TASK DETAILS>
Filter the lines below, keeping each one that contains the string "instances". Uppercase and lowercase must match.
━━ INFORMATION SHOWN
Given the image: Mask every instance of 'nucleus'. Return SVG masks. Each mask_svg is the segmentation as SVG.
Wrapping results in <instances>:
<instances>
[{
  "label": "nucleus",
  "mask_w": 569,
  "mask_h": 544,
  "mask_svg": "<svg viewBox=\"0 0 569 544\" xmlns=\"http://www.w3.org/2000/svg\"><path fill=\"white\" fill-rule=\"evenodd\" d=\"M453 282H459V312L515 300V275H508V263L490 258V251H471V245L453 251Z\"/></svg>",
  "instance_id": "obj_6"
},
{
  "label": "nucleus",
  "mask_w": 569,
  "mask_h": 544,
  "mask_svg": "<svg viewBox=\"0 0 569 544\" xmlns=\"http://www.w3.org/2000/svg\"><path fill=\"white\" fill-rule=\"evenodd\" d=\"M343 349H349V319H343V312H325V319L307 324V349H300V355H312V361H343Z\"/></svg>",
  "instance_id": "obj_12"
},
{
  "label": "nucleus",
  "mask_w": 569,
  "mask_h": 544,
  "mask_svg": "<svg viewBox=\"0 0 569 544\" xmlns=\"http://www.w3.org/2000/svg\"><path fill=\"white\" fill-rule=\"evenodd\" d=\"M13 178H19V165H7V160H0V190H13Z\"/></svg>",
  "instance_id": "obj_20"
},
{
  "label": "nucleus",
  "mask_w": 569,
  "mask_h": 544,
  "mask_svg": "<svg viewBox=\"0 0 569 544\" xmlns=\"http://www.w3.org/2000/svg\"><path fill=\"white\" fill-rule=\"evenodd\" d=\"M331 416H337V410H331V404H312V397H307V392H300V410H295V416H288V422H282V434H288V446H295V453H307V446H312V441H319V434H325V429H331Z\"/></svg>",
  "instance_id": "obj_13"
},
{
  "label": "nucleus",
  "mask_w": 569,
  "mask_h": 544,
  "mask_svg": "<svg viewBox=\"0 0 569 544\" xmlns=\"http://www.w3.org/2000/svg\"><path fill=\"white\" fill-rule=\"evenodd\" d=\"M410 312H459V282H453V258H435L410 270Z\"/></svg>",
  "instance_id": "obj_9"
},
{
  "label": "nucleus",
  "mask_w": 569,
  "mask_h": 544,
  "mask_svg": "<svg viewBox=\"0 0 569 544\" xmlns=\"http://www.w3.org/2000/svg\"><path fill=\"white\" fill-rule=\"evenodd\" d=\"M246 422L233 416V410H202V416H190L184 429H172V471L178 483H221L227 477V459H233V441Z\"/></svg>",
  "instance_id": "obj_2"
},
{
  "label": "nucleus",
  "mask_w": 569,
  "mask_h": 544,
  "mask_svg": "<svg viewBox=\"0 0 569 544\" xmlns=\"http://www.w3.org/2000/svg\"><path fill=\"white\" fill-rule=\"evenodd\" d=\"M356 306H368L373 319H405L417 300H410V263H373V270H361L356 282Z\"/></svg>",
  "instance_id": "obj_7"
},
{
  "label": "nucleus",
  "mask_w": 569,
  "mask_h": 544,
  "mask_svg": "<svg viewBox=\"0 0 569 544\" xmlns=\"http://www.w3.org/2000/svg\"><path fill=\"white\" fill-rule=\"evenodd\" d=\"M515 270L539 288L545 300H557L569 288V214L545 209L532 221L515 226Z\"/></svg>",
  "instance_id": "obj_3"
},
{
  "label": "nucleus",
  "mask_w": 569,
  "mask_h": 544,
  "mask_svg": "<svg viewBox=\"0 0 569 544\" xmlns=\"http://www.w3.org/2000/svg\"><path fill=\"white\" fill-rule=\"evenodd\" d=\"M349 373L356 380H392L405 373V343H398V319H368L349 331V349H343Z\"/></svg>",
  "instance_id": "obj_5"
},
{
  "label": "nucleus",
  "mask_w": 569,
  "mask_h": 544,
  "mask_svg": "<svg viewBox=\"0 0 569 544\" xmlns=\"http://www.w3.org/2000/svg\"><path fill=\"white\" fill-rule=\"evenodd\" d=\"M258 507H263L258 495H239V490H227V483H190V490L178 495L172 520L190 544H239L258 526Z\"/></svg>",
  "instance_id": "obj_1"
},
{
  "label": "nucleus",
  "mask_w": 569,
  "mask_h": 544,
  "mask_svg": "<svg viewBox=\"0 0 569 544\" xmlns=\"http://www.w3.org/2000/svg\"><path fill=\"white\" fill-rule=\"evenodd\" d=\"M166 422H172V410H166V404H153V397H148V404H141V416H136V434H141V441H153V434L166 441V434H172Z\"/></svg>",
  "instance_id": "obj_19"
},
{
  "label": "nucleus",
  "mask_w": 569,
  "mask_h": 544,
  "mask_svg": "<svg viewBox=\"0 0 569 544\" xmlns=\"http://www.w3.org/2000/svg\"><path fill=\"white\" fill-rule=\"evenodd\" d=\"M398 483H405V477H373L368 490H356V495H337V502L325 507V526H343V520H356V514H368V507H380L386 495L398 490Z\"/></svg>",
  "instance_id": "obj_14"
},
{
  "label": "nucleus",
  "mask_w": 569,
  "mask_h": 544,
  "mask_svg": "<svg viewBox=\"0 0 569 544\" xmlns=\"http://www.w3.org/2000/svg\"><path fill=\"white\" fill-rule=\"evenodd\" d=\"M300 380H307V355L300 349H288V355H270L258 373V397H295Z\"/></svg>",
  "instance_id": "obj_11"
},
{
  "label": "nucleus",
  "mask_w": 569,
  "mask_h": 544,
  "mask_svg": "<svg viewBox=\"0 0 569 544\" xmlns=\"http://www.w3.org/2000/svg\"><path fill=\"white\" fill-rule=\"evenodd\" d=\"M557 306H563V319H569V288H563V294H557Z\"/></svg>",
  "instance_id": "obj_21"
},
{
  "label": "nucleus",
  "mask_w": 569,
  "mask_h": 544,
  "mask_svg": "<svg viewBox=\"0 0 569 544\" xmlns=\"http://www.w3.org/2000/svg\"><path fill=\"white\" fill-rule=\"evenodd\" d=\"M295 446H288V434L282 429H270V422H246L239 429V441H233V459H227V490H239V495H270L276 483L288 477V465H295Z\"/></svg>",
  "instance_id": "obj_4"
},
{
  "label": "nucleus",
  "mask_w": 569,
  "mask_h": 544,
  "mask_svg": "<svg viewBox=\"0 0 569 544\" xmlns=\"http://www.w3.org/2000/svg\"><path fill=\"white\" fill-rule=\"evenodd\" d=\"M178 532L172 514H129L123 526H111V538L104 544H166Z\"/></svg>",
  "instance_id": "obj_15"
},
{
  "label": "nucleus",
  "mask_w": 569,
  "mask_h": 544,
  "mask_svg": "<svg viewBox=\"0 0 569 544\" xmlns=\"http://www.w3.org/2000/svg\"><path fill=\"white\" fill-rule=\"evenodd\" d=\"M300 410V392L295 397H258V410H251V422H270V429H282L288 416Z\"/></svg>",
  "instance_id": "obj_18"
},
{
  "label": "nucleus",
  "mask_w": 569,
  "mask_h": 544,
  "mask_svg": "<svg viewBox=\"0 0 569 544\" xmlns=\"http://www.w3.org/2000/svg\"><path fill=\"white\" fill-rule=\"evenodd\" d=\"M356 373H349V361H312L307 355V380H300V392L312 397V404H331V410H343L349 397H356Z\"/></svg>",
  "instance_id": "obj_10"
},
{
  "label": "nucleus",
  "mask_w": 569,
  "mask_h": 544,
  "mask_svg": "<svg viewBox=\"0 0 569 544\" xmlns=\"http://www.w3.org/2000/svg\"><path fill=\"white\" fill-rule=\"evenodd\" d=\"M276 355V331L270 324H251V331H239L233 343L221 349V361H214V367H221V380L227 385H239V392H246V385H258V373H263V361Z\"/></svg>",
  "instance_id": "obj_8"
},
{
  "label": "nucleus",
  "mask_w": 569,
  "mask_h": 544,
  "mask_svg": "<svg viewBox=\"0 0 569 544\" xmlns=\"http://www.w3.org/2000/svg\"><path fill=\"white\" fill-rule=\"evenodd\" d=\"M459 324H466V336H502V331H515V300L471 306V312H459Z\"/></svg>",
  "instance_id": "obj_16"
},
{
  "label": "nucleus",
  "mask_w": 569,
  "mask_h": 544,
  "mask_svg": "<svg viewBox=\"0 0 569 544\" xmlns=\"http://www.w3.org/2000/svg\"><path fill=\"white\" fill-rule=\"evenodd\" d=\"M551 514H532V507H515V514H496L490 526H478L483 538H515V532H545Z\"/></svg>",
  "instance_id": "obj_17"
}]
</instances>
━━━━
OUTPUT FOR THIS TASK>
Wrapping results in <instances>:
<instances>
</instances>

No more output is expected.